Could you copy every line of the records below word for word, leaving the pictures out of your answer?

________

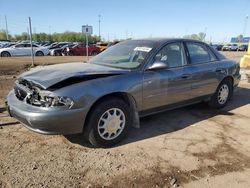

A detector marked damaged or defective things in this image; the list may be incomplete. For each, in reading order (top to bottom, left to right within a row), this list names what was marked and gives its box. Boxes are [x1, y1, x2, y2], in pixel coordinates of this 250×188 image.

damaged front end [14, 78, 74, 108]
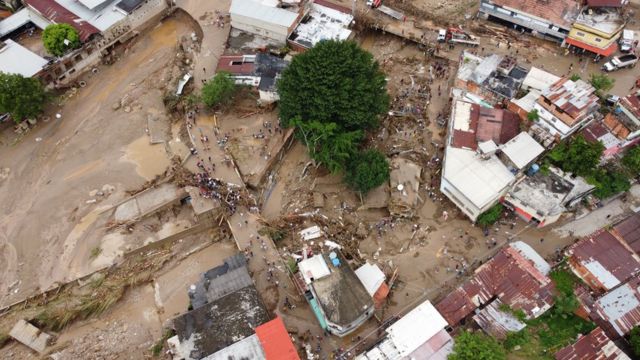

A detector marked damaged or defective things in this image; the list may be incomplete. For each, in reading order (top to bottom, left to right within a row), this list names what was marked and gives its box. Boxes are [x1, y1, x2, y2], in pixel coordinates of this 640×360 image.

damaged roof [171, 286, 268, 358]
damaged roof [436, 242, 556, 326]
damaged roof [556, 326, 632, 360]
damaged roof [564, 231, 640, 292]
damaged roof [592, 276, 640, 338]
damaged roof [612, 214, 640, 256]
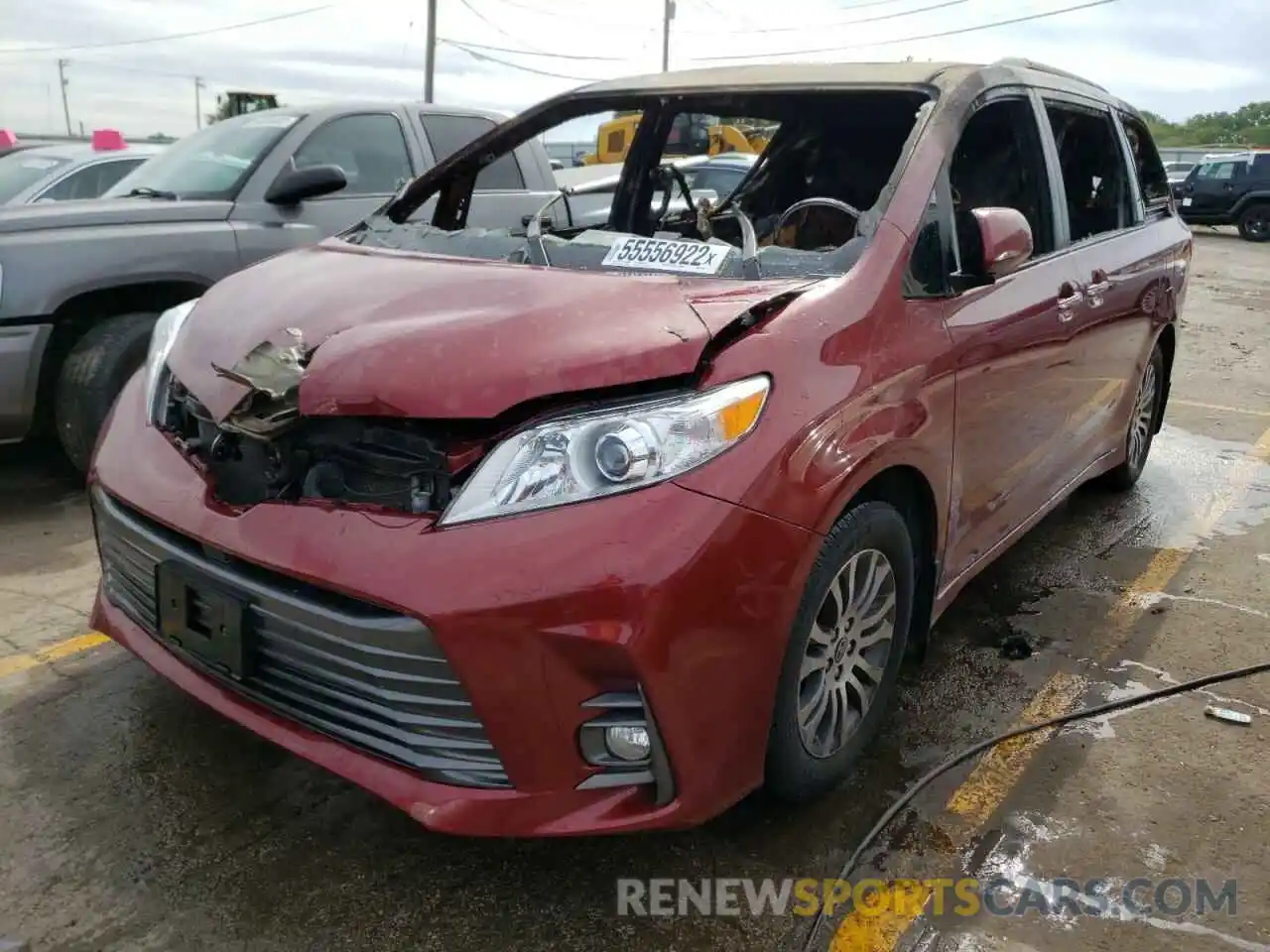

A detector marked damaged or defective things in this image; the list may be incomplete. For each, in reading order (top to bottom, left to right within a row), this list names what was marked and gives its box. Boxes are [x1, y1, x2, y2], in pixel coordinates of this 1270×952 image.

crumpled hood [0, 196, 229, 233]
missing windshield [342, 89, 929, 283]
crumpled hood [166, 239, 813, 423]
damaged red car [89, 58, 1189, 832]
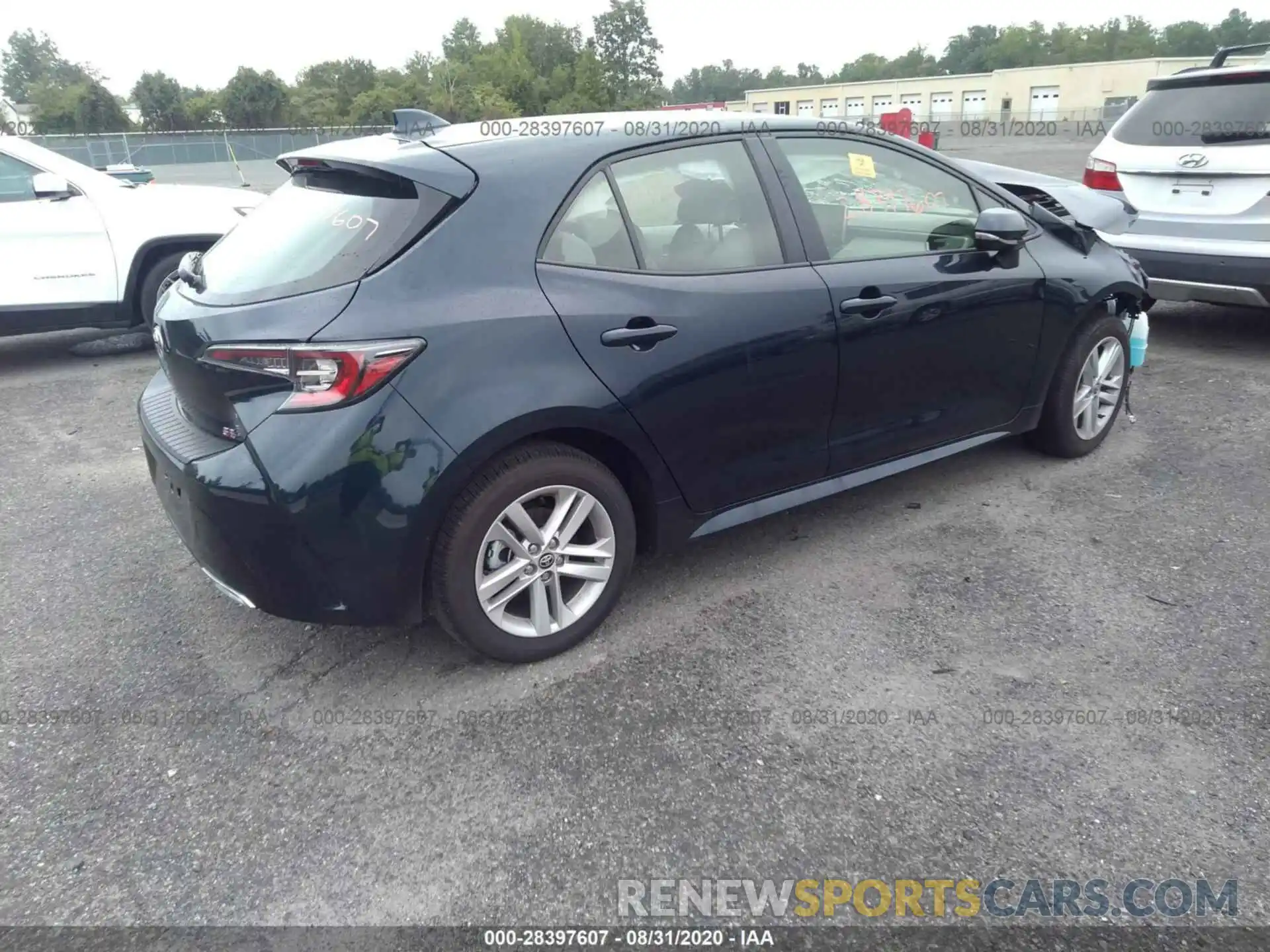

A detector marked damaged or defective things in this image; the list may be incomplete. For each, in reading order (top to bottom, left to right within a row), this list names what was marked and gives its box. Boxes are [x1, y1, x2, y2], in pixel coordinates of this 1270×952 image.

crumpled hood [954, 159, 1138, 236]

________

=== Written solution ===
A detector marked damaged or defective things in this image; the list may be incomplete. For each, in reading order (top to bottom, left to right within a row), this list names what was marked and gives its box. Boxes are [x1, y1, x2, y2], in pixel coordinates of this 250×188 image.

damaged front end [14, 78, 74, 108]

A detector marked damaged or defective things in this image; the list may be incomplete. For each, in reading order (top to bottom, left to right within a row), this list names what was marked and gives its box. Boxes are [x1, y1, x2, y2], in pixel coordinates of this 640×360 image.

damaged roof [171, 286, 268, 358]
damaged roof [436, 242, 556, 326]
damaged roof [556, 326, 632, 360]
damaged roof [564, 231, 640, 292]
damaged roof [592, 276, 640, 338]
damaged roof [612, 214, 640, 256]

A detector marked damaged or defective things in this image; the list may be incomplete. For each, in reading order (top to bottom, left to right within a row), this list names what was marked and gives its box. Boxes are [x1, y1, x2, y2], in pixel coordinates of this 1270×952 image.

crumpled hood [0, 196, 229, 233]
missing windshield [342, 89, 929, 283]
crumpled hood [166, 239, 813, 423]
damaged red car [89, 58, 1189, 832]

A detector marked damaged or defective things in this image; the list may be incomplete. For each, in reading order (top to bottom, left to right within a row), this list names what was marked and gives its box. Boxes are [x1, y1, x2, y2], in pixel coordinates of this 1270×952 image.

crumpled hood [954, 159, 1138, 236]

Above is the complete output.